I was careful not to open my mouth completely. Before I did, I turned my head to the left, hoping there would be less of a chance for dirt to slip in. I didn’t waste a second wondering if it was safe to breathe. I just did it. And I was alright. Where seconds before I was welcoming death, I suddenly welcomed life, even if only for the next few minutes. Or seconds.

I felt something on my right cheek. It was moving slowly. Something small and round. And cold. Not so much cold, but…wet. And it was moving, no…slithering at a painstakingly slow pace across my skin. It didn’t take long for me to realize that it was a worm.

A grub. Probably no bigger than a nickel. I wasn’t even dead and the elements were already after me.

There were two overriding questions on my mind: would I have the strength to dig my way out and, if I so, how long should I wait before trying? What if Nolan was still there?

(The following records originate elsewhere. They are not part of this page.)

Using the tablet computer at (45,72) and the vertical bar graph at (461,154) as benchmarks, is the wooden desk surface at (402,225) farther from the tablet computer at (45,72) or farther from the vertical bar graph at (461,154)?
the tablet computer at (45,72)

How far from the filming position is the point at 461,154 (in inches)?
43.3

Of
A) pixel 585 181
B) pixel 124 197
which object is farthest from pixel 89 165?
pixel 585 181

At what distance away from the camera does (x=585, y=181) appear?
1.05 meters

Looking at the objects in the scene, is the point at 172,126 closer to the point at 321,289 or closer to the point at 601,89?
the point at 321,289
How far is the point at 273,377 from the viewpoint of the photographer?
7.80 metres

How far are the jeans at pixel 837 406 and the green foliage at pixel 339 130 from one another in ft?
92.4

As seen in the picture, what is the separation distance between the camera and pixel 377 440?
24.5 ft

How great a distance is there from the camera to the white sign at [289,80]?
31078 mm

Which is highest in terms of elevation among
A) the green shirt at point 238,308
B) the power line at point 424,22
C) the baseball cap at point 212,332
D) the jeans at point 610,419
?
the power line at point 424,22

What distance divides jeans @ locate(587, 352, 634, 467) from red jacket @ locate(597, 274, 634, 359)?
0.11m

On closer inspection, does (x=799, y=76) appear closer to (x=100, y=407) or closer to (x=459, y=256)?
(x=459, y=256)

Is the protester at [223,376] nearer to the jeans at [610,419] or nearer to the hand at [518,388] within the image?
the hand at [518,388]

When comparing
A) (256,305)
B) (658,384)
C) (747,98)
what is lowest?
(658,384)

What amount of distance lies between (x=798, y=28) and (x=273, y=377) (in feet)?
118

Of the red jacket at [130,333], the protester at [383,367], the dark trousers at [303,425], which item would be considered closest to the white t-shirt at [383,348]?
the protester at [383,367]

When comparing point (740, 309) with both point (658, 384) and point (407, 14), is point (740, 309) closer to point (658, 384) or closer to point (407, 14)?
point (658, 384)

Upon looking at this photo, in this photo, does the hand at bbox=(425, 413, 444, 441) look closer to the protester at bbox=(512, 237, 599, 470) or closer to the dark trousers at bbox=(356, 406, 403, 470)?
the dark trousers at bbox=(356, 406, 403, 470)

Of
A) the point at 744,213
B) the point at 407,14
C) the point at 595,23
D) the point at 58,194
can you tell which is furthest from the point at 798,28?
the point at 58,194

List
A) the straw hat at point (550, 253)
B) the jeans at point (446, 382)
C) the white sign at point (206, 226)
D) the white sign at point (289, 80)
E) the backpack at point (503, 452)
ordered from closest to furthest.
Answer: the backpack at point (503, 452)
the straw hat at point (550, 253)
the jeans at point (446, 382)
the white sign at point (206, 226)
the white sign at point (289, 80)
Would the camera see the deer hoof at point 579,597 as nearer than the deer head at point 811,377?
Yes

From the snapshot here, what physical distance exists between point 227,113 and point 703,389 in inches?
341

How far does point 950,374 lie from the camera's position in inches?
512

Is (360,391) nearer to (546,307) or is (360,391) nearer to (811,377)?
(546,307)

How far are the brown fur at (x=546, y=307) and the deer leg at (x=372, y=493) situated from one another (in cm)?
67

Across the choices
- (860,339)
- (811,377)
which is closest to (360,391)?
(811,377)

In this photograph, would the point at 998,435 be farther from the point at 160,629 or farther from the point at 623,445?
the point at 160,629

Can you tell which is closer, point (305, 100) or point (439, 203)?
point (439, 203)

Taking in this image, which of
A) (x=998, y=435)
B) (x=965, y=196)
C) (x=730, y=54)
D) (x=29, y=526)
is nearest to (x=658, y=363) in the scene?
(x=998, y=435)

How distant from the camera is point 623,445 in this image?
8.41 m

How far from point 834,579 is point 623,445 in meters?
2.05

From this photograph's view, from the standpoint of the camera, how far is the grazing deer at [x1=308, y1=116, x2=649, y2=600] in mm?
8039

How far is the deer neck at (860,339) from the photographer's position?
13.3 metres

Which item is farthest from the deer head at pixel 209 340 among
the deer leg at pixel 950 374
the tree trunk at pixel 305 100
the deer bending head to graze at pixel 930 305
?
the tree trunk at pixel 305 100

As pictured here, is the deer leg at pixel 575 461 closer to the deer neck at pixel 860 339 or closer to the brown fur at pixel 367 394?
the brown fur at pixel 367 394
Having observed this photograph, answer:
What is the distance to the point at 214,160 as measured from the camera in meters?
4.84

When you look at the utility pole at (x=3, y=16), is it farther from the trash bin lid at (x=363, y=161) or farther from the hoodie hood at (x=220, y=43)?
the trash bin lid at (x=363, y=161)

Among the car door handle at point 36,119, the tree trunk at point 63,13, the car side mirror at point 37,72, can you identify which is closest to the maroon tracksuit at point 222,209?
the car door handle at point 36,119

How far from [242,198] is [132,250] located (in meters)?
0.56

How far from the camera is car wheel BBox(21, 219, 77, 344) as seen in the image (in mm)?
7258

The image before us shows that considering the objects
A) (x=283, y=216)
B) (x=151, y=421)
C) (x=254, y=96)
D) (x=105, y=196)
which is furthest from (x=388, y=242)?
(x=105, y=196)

I knew that the longer I waited the greater the risk that the air filtering through the dirt to my nose would be cut off. My only hope was to get out fast and the only way to accomplish this was to muster up every ounce of strength and in one frenzied effort, dig my way out.

I raised my right hand and began clawing. I could feel some of the dirt that was on top of me slide under my back, creating a kind of cushion. The sensation was much like being buried in the sand. If I hadn’t been so weakened from the beating he’d given me, I might’ve had a better chance. And if there was more air I might’ve had the strength to give it a couple of more shots.

But I’d been in the ground too long. The air was gone, the dirt was too heavy and even though it was less than three feet from the surface of the grave, it was too far to go. So I stayed there, giving up, knowing this was it, feeling horrible that I couldn’t do anything to help Quilla, feeling somewhat relieved to know what had happened to Alyssa, but nauseated at the way she had died. My thoughts turned to Gretchen. She would go on searching for the mother who had indeed been killed twenty-four years ago. I quickly calculated in my head that Gretchen’s house in Croybridge was about a ten minute drive from Nolan’s.

I closed my eyes. I felt myself blacking out. Alyssa’s face flashed before my eyes for a moment, then Gretchen’s. As I lay dying, my last thought was of Gretchen and what might have been. Once again I had only the promise to hold on to. Then I heard a muffled voice and the unmistakable sound of dirt being moved.

“I’m coming!” said the voice, which I couldn’t place. “I’m coming!”

Suddenly I felt a slight wisp of air on my face. I breathed in. Then another. I breathed in again. Then another and another and another and the voice became clearer and I was able to recognize it.